- _Challenge_
Rewrite the lines below with every occurrence of "river water" replaced by "river surface", changing nothing else. Omit the pictures from your answer.

- _Raw records_
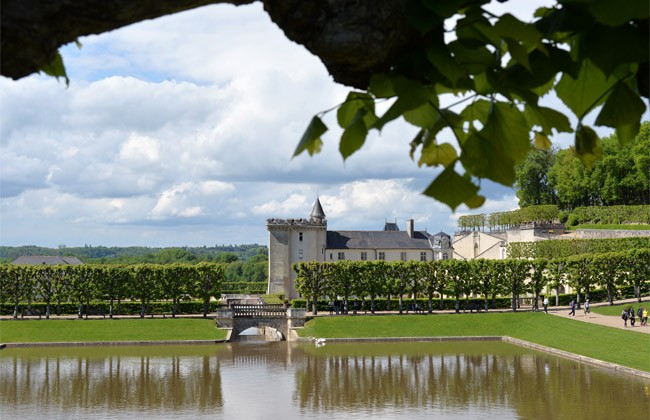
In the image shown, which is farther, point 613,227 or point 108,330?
point 613,227

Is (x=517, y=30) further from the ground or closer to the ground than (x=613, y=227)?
closer to the ground

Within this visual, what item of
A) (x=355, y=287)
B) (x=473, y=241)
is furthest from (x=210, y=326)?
(x=473, y=241)

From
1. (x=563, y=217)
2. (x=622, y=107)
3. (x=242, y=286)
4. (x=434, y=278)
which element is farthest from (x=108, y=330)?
(x=563, y=217)

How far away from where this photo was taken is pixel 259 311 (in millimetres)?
47344

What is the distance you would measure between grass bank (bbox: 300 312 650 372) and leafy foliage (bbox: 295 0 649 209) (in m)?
34.7

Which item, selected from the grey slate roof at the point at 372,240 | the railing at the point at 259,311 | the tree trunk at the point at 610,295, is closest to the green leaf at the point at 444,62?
the railing at the point at 259,311

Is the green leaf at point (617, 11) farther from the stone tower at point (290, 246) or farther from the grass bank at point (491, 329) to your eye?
the stone tower at point (290, 246)

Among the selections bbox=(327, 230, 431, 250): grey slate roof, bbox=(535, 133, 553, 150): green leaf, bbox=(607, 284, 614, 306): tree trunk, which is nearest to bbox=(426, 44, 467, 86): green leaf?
bbox=(535, 133, 553, 150): green leaf

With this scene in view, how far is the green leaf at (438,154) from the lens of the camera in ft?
6.48

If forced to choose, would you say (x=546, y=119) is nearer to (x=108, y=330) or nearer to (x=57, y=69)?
(x=57, y=69)

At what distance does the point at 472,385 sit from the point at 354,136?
27.5 m

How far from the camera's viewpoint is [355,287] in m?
49.7

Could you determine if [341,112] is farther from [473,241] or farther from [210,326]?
[473,241]

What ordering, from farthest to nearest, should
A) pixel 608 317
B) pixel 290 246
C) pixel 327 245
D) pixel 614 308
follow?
pixel 327 245, pixel 290 246, pixel 614 308, pixel 608 317
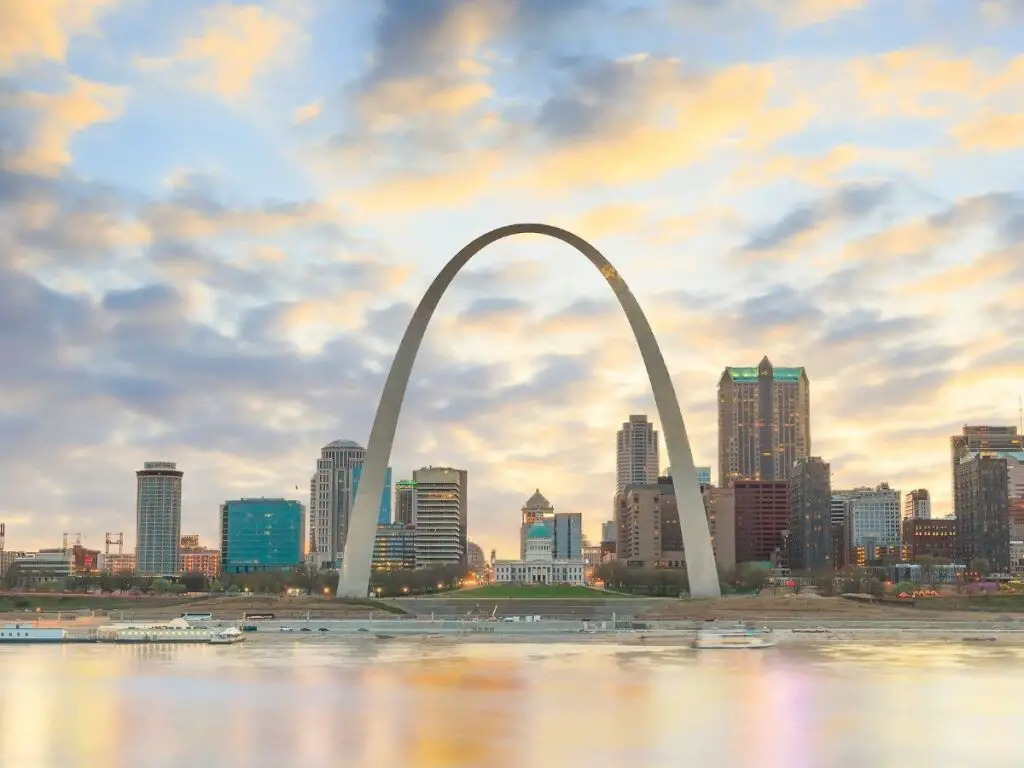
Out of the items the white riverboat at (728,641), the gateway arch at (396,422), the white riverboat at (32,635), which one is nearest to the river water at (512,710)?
the white riverboat at (728,641)

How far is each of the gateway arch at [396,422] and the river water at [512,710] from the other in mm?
29848

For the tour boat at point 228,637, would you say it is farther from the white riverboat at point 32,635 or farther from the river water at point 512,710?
the white riverboat at point 32,635

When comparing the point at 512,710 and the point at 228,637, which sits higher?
the point at 512,710

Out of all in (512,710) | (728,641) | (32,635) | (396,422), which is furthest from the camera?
(396,422)

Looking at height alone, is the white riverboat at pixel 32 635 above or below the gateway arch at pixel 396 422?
below

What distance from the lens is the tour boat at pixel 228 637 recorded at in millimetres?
55731

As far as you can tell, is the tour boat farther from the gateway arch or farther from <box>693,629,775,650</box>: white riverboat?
<box>693,629,775,650</box>: white riverboat

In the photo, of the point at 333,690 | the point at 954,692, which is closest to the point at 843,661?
the point at 954,692

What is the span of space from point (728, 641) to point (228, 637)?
76.5 feet

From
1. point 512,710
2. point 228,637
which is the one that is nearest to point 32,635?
point 228,637

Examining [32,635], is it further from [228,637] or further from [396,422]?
[396,422]

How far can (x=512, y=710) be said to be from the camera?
3095cm

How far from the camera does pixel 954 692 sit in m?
35.3

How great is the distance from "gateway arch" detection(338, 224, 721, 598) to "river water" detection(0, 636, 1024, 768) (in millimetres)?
29848
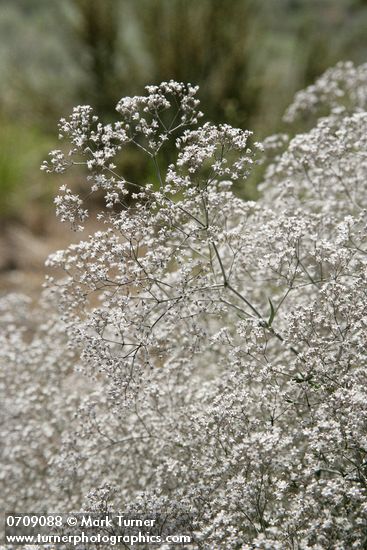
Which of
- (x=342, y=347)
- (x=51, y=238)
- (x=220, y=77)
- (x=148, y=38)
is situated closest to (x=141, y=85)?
(x=148, y=38)

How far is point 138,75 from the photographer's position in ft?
49.4

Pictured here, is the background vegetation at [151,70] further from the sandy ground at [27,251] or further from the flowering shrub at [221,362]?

- _Exercise result_
In the image shown, which is farther, point 613,227 or point 108,330?
point 613,227

Is (x=517, y=30) further from the ground or closer to the ground than (x=613, y=227)?
closer to the ground

Within this visual, what item of
A) (x=355, y=287)
B) (x=473, y=241)
is furthest from (x=210, y=326)?
(x=473, y=241)

From
1. (x=563, y=217)
2. (x=622, y=107)
3. (x=242, y=286)
4. (x=434, y=278)
which element is farthest from (x=108, y=330)?
(x=563, y=217)

How far away from where this photo was taken is pixel 259 311 (in millimetres)?
47344

What is the distance you would measure between grass bank (bbox: 300 312 650 372) and leafy foliage (bbox: 295 0 649 209) (in m)?
34.7

Which item, selected from the grey slate roof at the point at 372,240 | the railing at the point at 259,311 | the tree trunk at the point at 610,295, is closest to the green leaf at the point at 444,62?
the railing at the point at 259,311

Is the green leaf at point (617, 11) farther from the stone tower at point (290, 246) or farther from the grass bank at point (491, 329) to your eye?
the stone tower at point (290, 246)

Among the selections bbox=(327, 230, 431, 250): grey slate roof, bbox=(535, 133, 553, 150): green leaf, bbox=(607, 284, 614, 306): tree trunk, which is nearest to bbox=(426, 44, 467, 86): green leaf?
bbox=(535, 133, 553, 150): green leaf

With this scene in view, how far is the green leaf at (438,154) from the lens of the camera in ft?
6.48

If forced to choose, would you say (x=546, y=119) is nearer to (x=108, y=330) or nearer to (x=57, y=69)?
(x=57, y=69)

At what distance does the point at 472,385 sit from the point at 354,136?
27.5 m

How far from the camera's viewpoint is [355,287] in m?
49.7

Could you determine if [341,112] is farther from [473,241] or farther from [210,326]?
[473,241]

What ordering, from farthest to nearest, should
A) pixel 608 317
B) pixel 290 246
C) pixel 327 245
D) pixel 614 308
follow?
pixel 327 245, pixel 290 246, pixel 614 308, pixel 608 317
Out of the items the white riverboat at (728,641), the gateway arch at (396,422), the white riverboat at (32,635), which one is nearest to the river surface at (512,710)?
the white riverboat at (728,641)

How far is each of the gateway arch at [396,422] and the river surface at [512,710] from the other in mm?
29848

For the tour boat at point 228,637, would you say it is farther from the white riverboat at point 32,635 or farther from the river surface at point 512,710?
the white riverboat at point 32,635

When comparing the point at 512,710 and the point at 228,637, which sits higher?
the point at 512,710

Out of all in (512,710) | (728,641) | (32,635) | (396,422), which is furthest from the camera?
(396,422)

Looking at height alone, is the white riverboat at pixel 32 635 above or below the gateway arch at pixel 396 422?
below

What distance from the lens is the tour boat at pixel 228 637 recorded at in millimetres?
55731

As far as you can tell, is the tour boat farther from the gateway arch or farther from <box>693,629,775,650</box>: white riverboat?
<box>693,629,775,650</box>: white riverboat

In the photo, of the point at 333,690 | the point at 954,692, which is closest to the point at 843,661?
the point at 954,692

What is the span of space from point (728, 641) to point (228, 637)?
76.5 feet

From
1. point 512,710
2. point 228,637
which is the one that is nearest to point 32,635?
point 228,637

Examining [32,635], is it further from [228,637] or further from [396,422]?
[396,422]

How far can (x=512, y=710) be said to be from the camera?
3095cm

How far from the camera does pixel 954 692 sit in m?
35.3

How great is the distance from "gateway arch" detection(338, 224, 721, 598) to "river surface" detection(0, 636, 1024, 768) (in millimetres)?
29848
Which of
- (x=342, y=347)
- (x=51, y=238)
- (x=220, y=77)
- (x=148, y=38)
is situated closest to (x=141, y=85)?
(x=148, y=38)

How far is point 138,75 from the photographer's position in ft?
49.4

Pictured here, is the background vegetation at [151,70] further from the sandy ground at [27,251] or further from the flowering shrub at [221,362]?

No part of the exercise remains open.